Spatial reasoning dataset excerpts

BEGIN

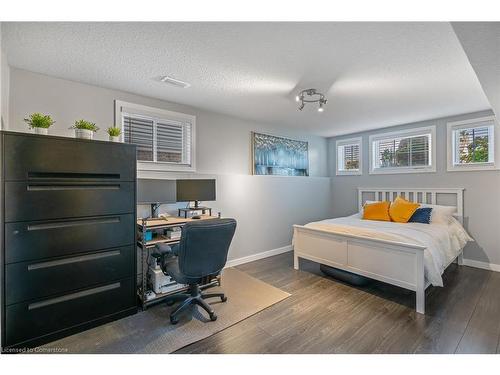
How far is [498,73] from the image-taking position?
145 centimetres

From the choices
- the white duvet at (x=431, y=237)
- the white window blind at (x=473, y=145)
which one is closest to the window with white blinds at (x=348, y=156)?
the white window blind at (x=473, y=145)

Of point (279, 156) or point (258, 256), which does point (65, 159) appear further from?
point (279, 156)

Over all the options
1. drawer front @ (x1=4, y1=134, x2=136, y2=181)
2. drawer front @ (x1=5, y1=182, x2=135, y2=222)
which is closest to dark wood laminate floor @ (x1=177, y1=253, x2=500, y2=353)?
drawer front @ (x1=5, y1=182, x2=135, y2=222)

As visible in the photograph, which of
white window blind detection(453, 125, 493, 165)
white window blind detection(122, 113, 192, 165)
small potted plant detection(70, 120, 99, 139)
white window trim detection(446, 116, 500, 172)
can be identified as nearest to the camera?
small potted plant detection(70, 120, 99, 139)

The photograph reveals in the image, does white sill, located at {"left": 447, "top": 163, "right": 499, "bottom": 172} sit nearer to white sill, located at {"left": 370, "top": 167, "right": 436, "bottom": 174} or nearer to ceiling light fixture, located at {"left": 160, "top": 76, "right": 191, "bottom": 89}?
white sill, located at {"left": 370, "top": 167, "right": 436, "bottom": 174}

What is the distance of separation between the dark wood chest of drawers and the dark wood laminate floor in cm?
104

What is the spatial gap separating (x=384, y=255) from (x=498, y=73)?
193 centimetres

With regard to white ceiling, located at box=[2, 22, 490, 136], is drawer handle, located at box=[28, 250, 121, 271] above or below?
below

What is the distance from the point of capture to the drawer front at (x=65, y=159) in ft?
6.07

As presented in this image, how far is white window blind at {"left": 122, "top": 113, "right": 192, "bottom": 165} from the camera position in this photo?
3.01 m

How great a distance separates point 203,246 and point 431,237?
2.64 metres

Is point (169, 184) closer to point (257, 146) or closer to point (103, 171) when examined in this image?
point (103, 171)

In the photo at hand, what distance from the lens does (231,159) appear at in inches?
154

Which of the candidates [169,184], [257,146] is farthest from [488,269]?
[169,184]
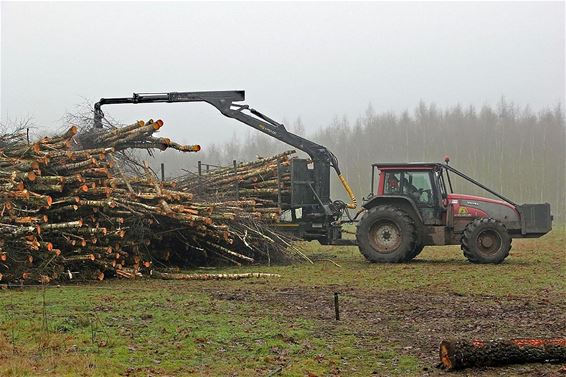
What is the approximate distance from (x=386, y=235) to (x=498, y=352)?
11.1 m

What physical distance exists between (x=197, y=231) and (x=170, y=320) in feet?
24.1

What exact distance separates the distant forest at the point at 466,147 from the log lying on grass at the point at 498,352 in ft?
158

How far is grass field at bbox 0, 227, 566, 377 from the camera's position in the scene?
27.6 ft

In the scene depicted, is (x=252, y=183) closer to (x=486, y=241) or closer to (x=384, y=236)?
(x=384, y=236)

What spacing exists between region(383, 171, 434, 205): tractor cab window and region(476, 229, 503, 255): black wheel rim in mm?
1402

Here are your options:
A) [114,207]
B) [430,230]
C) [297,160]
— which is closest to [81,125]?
[114,207]

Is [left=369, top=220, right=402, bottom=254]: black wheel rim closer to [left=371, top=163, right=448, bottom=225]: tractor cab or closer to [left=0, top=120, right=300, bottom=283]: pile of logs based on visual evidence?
[left=371, top=163, right=448, bottom=225]: tractor cab

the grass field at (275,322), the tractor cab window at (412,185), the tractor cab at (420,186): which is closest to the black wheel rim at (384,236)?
the tractor cab at (420,186)

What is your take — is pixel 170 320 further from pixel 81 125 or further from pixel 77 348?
pixel 81 125

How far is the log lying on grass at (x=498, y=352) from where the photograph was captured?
8.07m

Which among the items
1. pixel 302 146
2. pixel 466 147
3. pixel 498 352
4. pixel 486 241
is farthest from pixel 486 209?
pixel 466 147

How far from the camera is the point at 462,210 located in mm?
18938

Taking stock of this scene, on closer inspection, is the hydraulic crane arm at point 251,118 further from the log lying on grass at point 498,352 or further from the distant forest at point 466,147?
the distant forest at point 466,147

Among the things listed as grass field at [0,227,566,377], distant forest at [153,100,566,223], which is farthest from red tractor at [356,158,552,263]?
distant forest at [153,100,566,223]
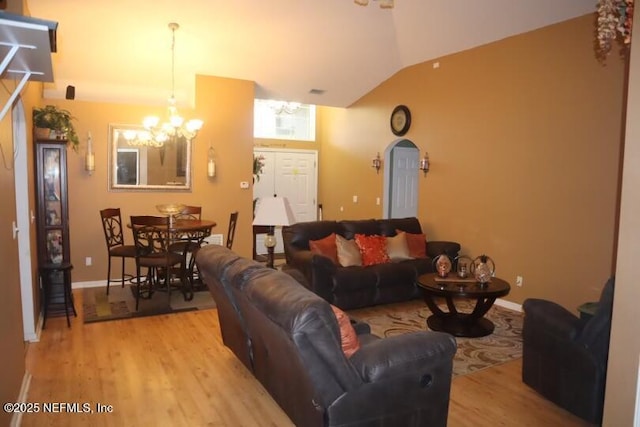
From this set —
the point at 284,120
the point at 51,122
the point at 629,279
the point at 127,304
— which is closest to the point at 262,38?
the point at 51,122

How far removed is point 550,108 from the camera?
4.98 meters

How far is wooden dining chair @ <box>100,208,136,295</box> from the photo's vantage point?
18.0ft

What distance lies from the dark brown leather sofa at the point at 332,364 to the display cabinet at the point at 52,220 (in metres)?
2.94

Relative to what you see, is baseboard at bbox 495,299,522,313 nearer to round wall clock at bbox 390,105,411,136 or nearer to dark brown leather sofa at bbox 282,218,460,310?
dark brown leather sofa at bbox 282,218,460,310

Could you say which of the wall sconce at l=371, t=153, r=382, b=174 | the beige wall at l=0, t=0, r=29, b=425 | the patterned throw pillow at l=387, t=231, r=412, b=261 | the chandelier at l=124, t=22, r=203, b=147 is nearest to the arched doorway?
the wall sconce at l=371, t=153, r=382, b=174

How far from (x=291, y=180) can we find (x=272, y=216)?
5.34 metres

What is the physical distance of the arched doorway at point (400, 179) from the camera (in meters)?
7.54

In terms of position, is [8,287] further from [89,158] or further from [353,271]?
[89,158]

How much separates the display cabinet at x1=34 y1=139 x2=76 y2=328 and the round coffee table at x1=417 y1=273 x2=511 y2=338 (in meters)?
3.62

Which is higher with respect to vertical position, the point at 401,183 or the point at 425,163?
the point at 425,163

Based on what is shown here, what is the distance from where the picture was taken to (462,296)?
3.94 m

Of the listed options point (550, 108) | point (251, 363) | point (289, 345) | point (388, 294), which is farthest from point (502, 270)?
point (289, 345)

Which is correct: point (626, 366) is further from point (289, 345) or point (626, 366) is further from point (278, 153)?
point (278, 153)

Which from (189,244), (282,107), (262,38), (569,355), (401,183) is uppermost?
(262,38)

END

#### REQUIREMENTS:
Rewrite the material above with "image-taking position" replaced by "camera position" and everything else unchanged, omitting the pictures.

#### RESULT:
How far is [498,73] from the camera position?
145 centimetres

From the choices
- the white duvet at (x=431, y=237)
- the white window blind at (x=473, y=145)
which one is closest to the window with white blinds at (x=348, y=156)?
the white window blind at (x=473, y=145)

Of point (279, 156) or point (258, 256), which does point (65, 159) appear further from?
point (279, 156)

Over all the options
1. drawer front @ (x1=4, y1=134, x2=136, y2=181)
2. drawer front @ (x1=5, y1=182, x2=135, y2=222)
which is closest to dark wood laminate floor @ (x1=177, y1=253, x2=500, y2=353)?
drawer front @ (x1=5, y1=182, x2=135, y2=222)

As visible in the photograph, which of
white window blind detection(453, 125, 493, 165)
white window blind detection(122, 113, 192, 165)
small potted plant detection(70, 120, 99, 139)
white window trim detection(446, 116, 500, 172)
can be identified as nearest to the camera?
small potted plant detection(70, 120, 99, 139)

The photograph reveals in the image, does white sill, located at {"left": 447, "top": 163, "right": 499, "bottom": 172} sit nearer to white sill, located at {"left": 370, "top": 167, "right": 436, "bottom": 174} or nearer to ceiling light fixture, located at {"left": 160, "top": 76, "right": 191, "bottom": 89}?
white sill, located at {"left": 370, "top": 167, "right": 436, "bottom": 174}

What is the distance of separation between the dark wood chest of drawers and the dark wood laminate floor in cm?
104

What is the spatial gap separating (x=384, y=255) from (x=498, y=73)?
193 centimetres

With regard to white ceiling, located at box=[2, 22, 490, 136], is drawer handle, located at box=[28, 250, 121, 271] above or below?
below

What is the distance from the point of capture to the drawer front at (x=65, y=159) in ft?
6.07

As presented in this image, how far is white window blind at {"left": 122, "top": 113, "right": 192, "bottom": 165} from the camera position in this photo?
3.01 m

How great a distance separates point 203,246 and point 431,237?
2.64 metres

Is point (169, 184) closer to point (257, 146) or closer to point (103, 171) when examined in this image?
point (103, 171)

In the photo at hand, what distance from the lens does (231,159) appear at in inches?
154

Which of the candidates [169,184], [257,146] is farthest from [488,269]?
[169,184]
What is the approximate distance from (x=386, y=235) to (x=498, y=352)?
11.1 m

What physical distance exists between (x=197, y=231) and (x=170, y=320) in feet?
24.1

What exact distance separates the distant forest at the point at 466,147 from the log lying on grass at the point at 498,352 in ft?
158

How far is grass field at bbox 0, 227, 566, 377 from the camera's position in the scene?
27.6 ft

In the scene depicted, is (x=252, y=183) closer to (x=486, y=241) or closer to (x=384, y=236)?
(x=384, y=236)

What spacing exists between region(383, 171, 434, 205): tractor cab window and region(476, 229, 503, 255): black wheel rim in mm?
1402

Here are your options:
A) [114,207]
B) [430,230]
C) [297,160]
— which is closest to [81,125]?
[114,207]

Is [left=369, top=220, right=402, bottom=254]: black wheel rim closer to [left=371, top=163, right=448, bottom=225]: tractor cab or closer to [left=0, top=120, right=300, bottom=283]: pile of logs based on visual evidence?
[left=371, top=163, right=448, bottom=225]: tractor cab

the grass field at (275,322), the tractor cab window at (412,185), the tractor cab at (420,186): which is closest to the black wheel rim at (384,236)?
the tractor cab at (420,186)

What is your take — is pixel 170 320 further from pixel 81 125 or further from pixel 77 348?
pixel 81 125

How far is the log lying on grass at (x=498, y=352) from where the photograph was captured?
8.07m

Which among the items
1. pixel 302 146
2. pixel 466 147
3. pixel 498 352
4. pixel 486 241
is farthest from pixel 486 209?
pixel 466 147

How far from the camera is the point at 462,210 located in mm?
18938

Taking stock of this scene, on closer inspection, is the hydraulic crane arm at point 251,118 further from the log lying on grass at point 498,352 or further from the distant forest at point 466,147?
the distant forest at point 466,147

Among the things listed as grass field at [0,227,566,377], distant forest at [153,100,566,223], which is farthest from red tractor at [356,158,552,263]?
distant forest at [153,100,566,223]
From this set —
the point at 284,120
the point at 51,122
the point at 629,279
the point at 127,304
— which is closest to the point at 262,38?
the point at 51,122

How far removed is point 550,108 from the camera?
4.98 meters

How far is wooden dining chair @ <box>100,208,136,295</box> from the photo's vantage point?
18.0ft

What distance lies from the dark brown leather sofa at the point at 332,364 to the display cabinet at the point at 52,220 (in metres)?
2.94

Relative to what you see, is baseboard at bbox 495,299,522,313 nearer to round wall clock at bbox 390,105,411,136 or nearer to dark brown leather sofa at bbox 282,218,460,310?
dark brown leather sofa at bbox 282,218,460,310

Could you say which of the wall sconce at l=371, t=153, r=382, b=174 | the beige wall at l=0, t=0, r=29, b=425 | the patterned throw pillow at l=387, t=231, r=412, b=261 | the chandelier at l=124, t=22, r=203, b=147 is nearest to the arched doorway?
the wall sconce at l=371, t=153, r=382, b=174

How far from (x=291, y=180) can we find (x=272, y=216)?
5.34 metres

What is the physical distance of the arched doorway at point (400, 179) from the camera (in meters)?
7.54

In terms of position, is [8,287] further from [89,158] or further from [353,271]?
[89,158]

How much separates the display cabinet at x1=34 y1=139 x2=76 y2=328 and the round coffee table at x1=417 y1=273 x2=511 y2=338 (in meters)?
3.62

Which is higher with respect to vertical position, the point at 401,183 or the point at 425,163?
the point at 425,163

Based on what is shown here, what is the distance from where the picture was taken to (462,296)?
3.94 m

Of the listed options point (550, 108) | point (251, 363) | point (289, 345) | point (388, 294), which is farthest from point (502, 270)?
point (289, 345)

Which is correct: point (626, 366) is further from point (289, 345) or point (626, 366) is further from point (278, 153)?
point (278, 153)

Which from (189,244), (282,107), (262,38), (569,355), (401,183) is uppermost?
(262,38)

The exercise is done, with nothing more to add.